If he’s this blissed out after two barely there kisses, what would he look like after—
Don’t. Do not even finish that question, Orok Monroe.
I cough away the tightening in my throat and hook my arm around his waist.
“I—no! Wait.” Alexo bursts back to clarity and wiggles out of my grip.
I stand in the middle of the still-celebrating crowd, arms out.
“No,” he repeats. Harder. An order. “I can get there on my own. Thank you. And—I’ll see you next week?”
Then he’s gone, slinking away into the crowd that swallows him up.
I brace against wanting to rip everyone aside until I get eyes back on him.
He doesn’t want me going to the cheerleader locker room.
I scan the crowd. I clock one of the publicists near the doors to the player tunnel and beeline to her, the noise of the stadium a dull background hum.
“Is there someone waiting for Alexo?” I demand.
She blinks up at me from where she’d been entering notes on a tablet. “Um—I’m sorry, Mr. Monroe, I don’t under—”
“Is there a man waiting for Alexo near the cheerleader locker room?” I try again, saying each word through my teeth. The back of my neck prickles with the urge to race in and find out myself, but I have enough prescience of mind to not do that.
“Y-yes. Oh!” She seems to have a realization.
“It is the guy from the bar, but Mr. Warden told us it was a misunderstanding. I believe they live together. We’ve been assured he isn’t a boyfriend, if that’s what you’re concerned about?
Luckily, no one’s seemed to focus on who the guy at the bar was, so our narrative stands, and we don’t need to worry about—”
I stop listening, my awareness narrowing.
They live together?
That asshole lives with Alexo? And he dared to treat him like an object at the bar? Dared to put his hands on him?
Hypocrisy tastes bitter, but I’m too furious to give it more than a passing flinch.

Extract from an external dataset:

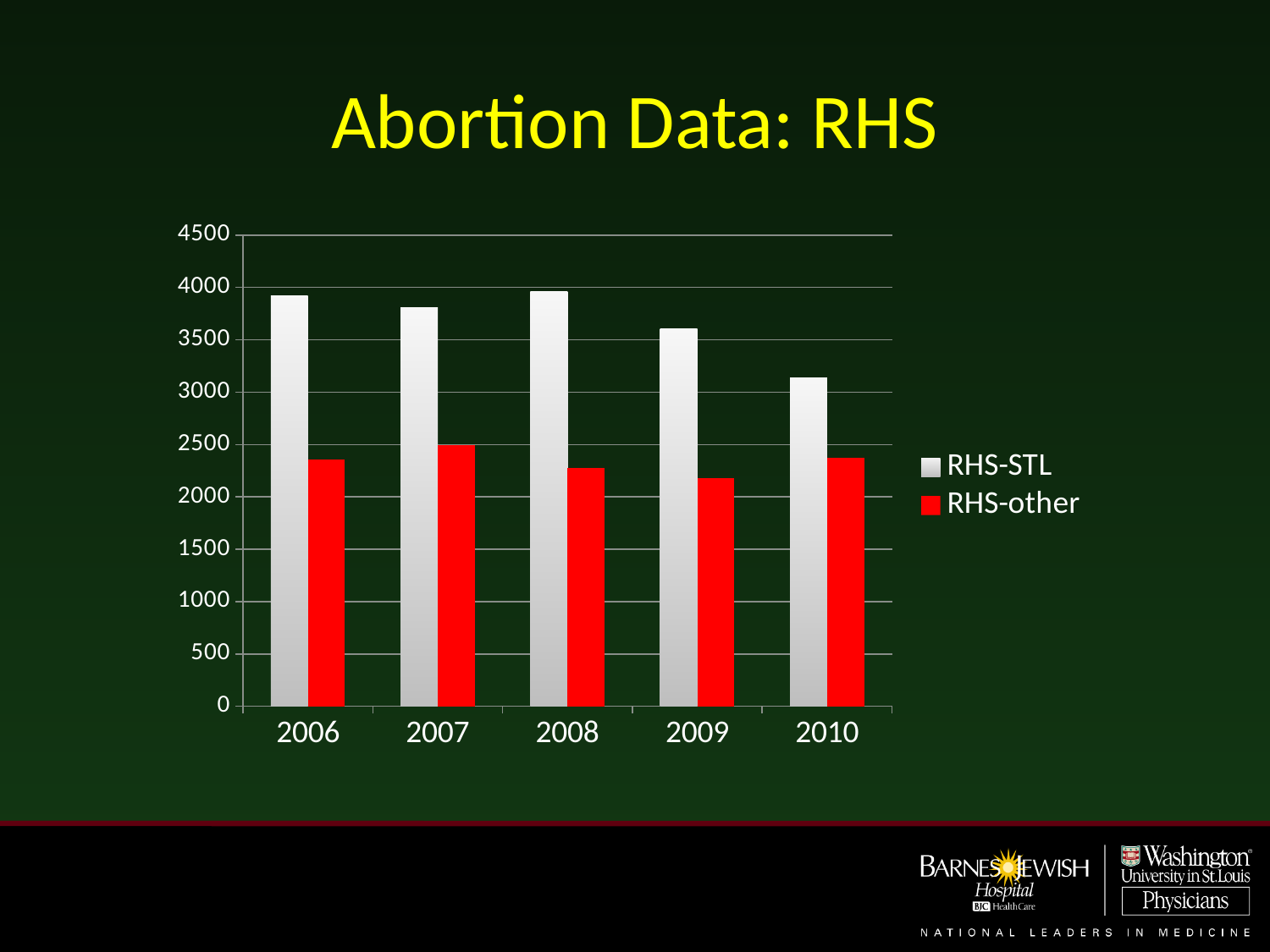
Is the RHS-STL value for 2009 greater or less than 4000? less In 2006, which is larger, RHS-STL or RHS-other? RHS-STL In which year is the RHS-other value highest? 2007 What is the title of the chart on the slide? Abortion Data: RHS Is the RHS-other value for 2009 greater or less than 2500? less In which year is the RHS-STL value lowest? 2010 What kind of chart is shown on the slide? bar chart How many series does the legend list? 2 Is the RHS-STL value for 2010 greater or less than 3000? greater Do the RHS-STL values rise or fall from 2008 to 2010? fall How many years are shown on the x axis? 5 Which series is shown in red? RHS-other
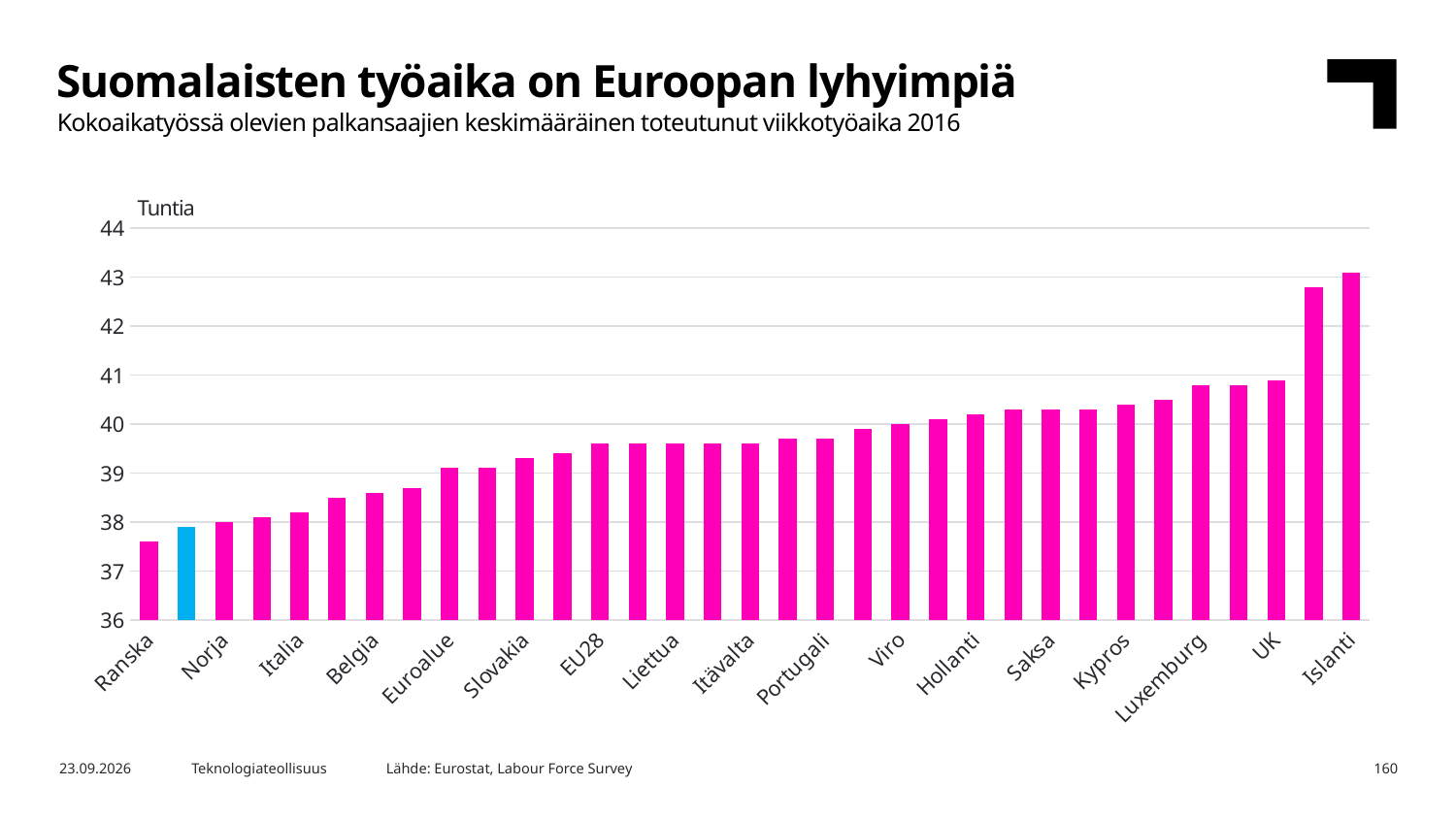
Which country has the highest average weekly working time in the chart? Islanti Is the value for Islanti greater or less than 42? greater Which country has the lowest average weekly working time in the chart? Ranska Which has a higher value, Islanti or UK? Islanti Is the value for Luxemburg greater or less than 41? less What kind of chart is shown on the slide? bar chart Is the value for Itävalta greater or less than 40? less What unit is shown at the top of the vertical axis? Tuntia Do the bar values rise or fall from left to right along the x axis? rise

“You knew Alexo was living with that jackass?” I snap.
The publicist trembles.
Because she’s five feet nothing and I’ve trapped her against the recessed door’s wall to growl random, accusatory questions at her.
I’m shunted out of my fugue state and throw my hands up in surrender. My damn rawball padding makes it impossible to shrink myself at all, so I take a step back, thankful the bulk of the crowd is still in the sideline area so there’s plenty of room to give the publicist space.
“I’m sorry.” I glance down at her name badge. “I’m sorry, Treva. I just—”
No. There’s no explanation that makes either my questions or behavior acceptable.
This is true weakness.
“I’m sorry,” I repeat, shaking, and shove through the doors.
What the hell is wrong with me?
Blood thunders in my ears, rushes hot and heavy through my chest as I rush to the player locker room and rip off my gear.
My next therapy session isn’t for another few weeks; I spread them out during the season so my schedule isn’t unmanageable. But maybe I should add an appointment or two?
I’ll send the whole publicity team lunch. For the next week. Something in penance. I do not get to throw my weight around like that, terrifying people into doing what I want.
My jersey drops to my feet, and as I bend to toss my shoulder pads into my locker, I spot Urzoth’s symbol in the folds of the fabric.
That’s exactly what my mother would expect me to do. That’s what she does think I do. Just plow my way through life in a constant high of I am strong, therefore everyone else is weak.
The acidic gnawing in my stomach to rip that symbol off my uniform burns and burns.
I will not behave like this. I will not be someone who makes him proud.
Their version of strength isn’t real.
I throw myself into a shower, willing the water to scald away the emotions roiling inside me, the true beast that’s been unleashed.
I take a washcloth and scrub at my skin until it’s red and stinging under the spray, and I imagine the soap whirling down the drain is each pulse of mine, mine that was echoing in my head.